■ Required action ■
Nothing in the listing should be altered when it is copied, and no picture goes into the copy.

■ Data section ■
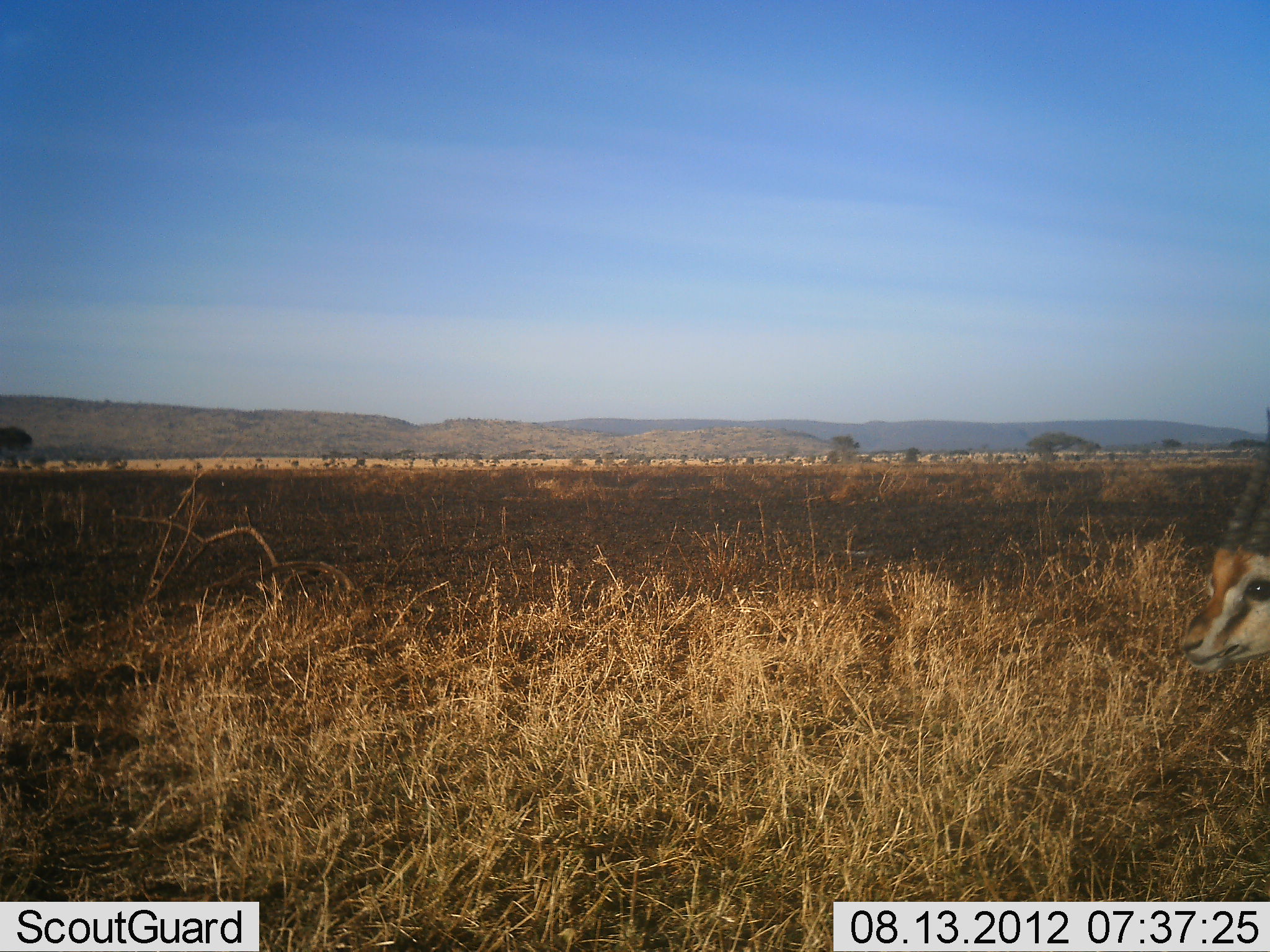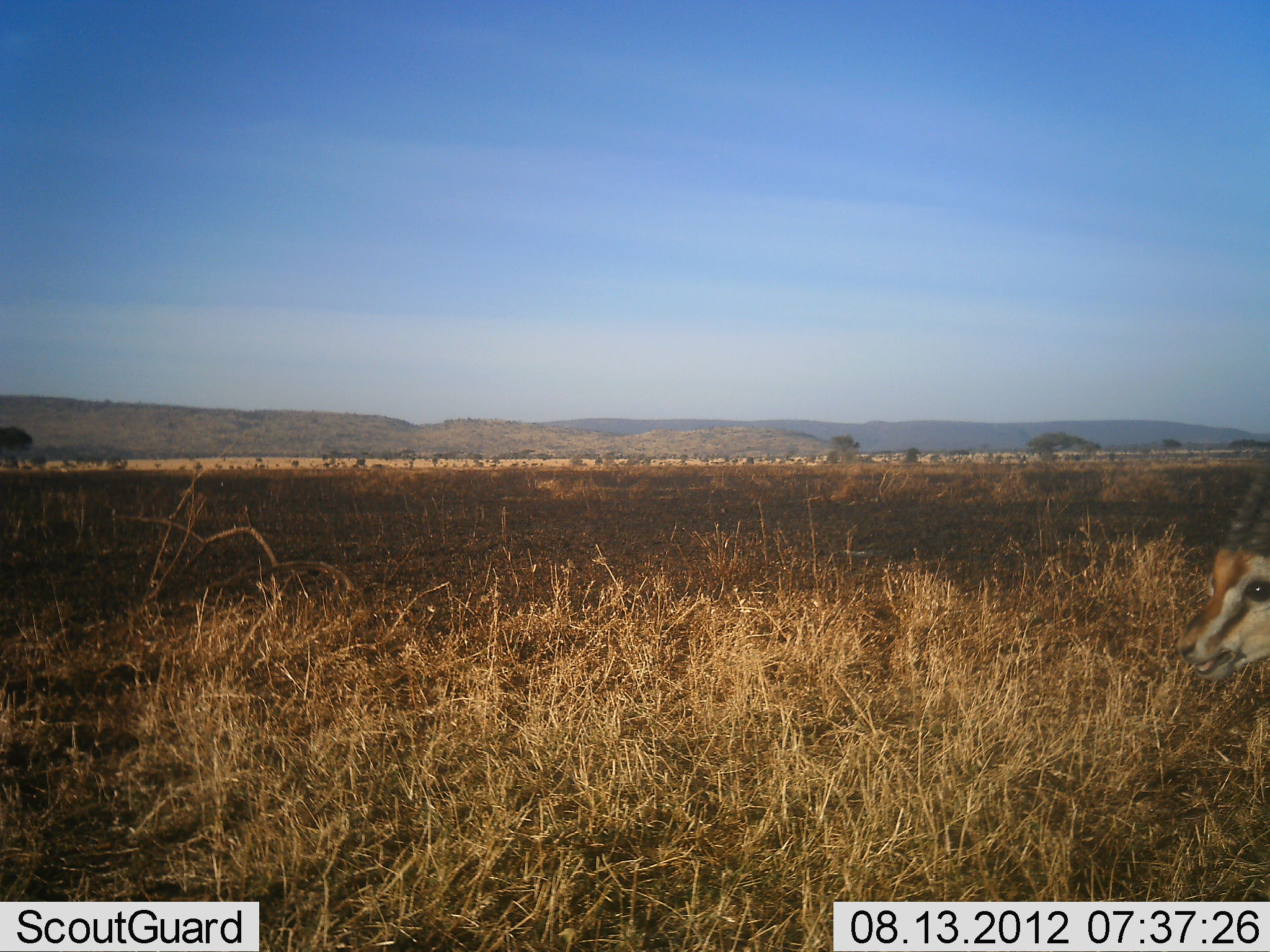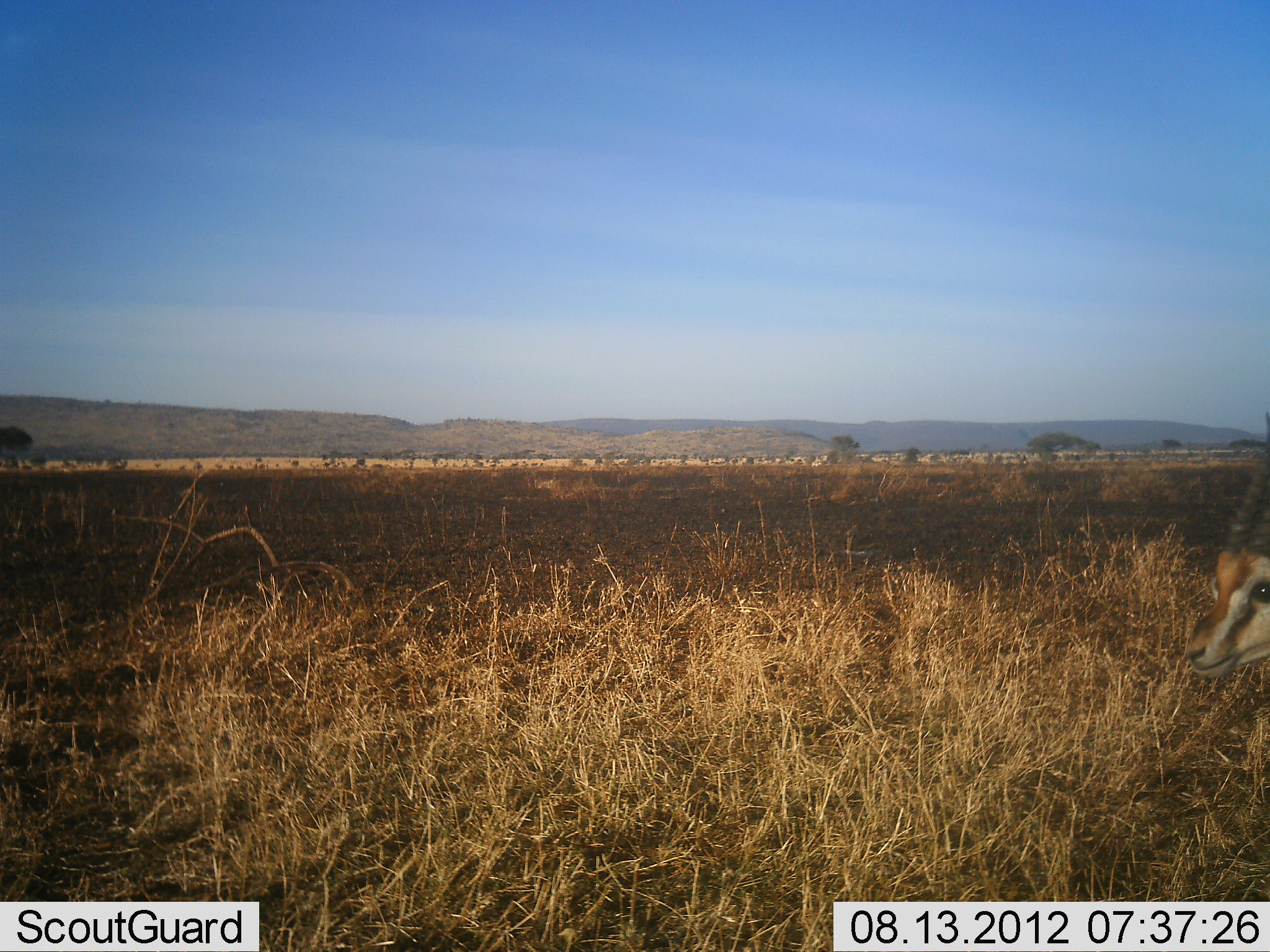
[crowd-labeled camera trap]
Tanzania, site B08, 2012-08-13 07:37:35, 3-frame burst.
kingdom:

■ Exercise response ■
[crowd-labeled camera trap]
Tanzania, site B08, 2012-08-13 07:37:35, 3-frame burst.
kingdom:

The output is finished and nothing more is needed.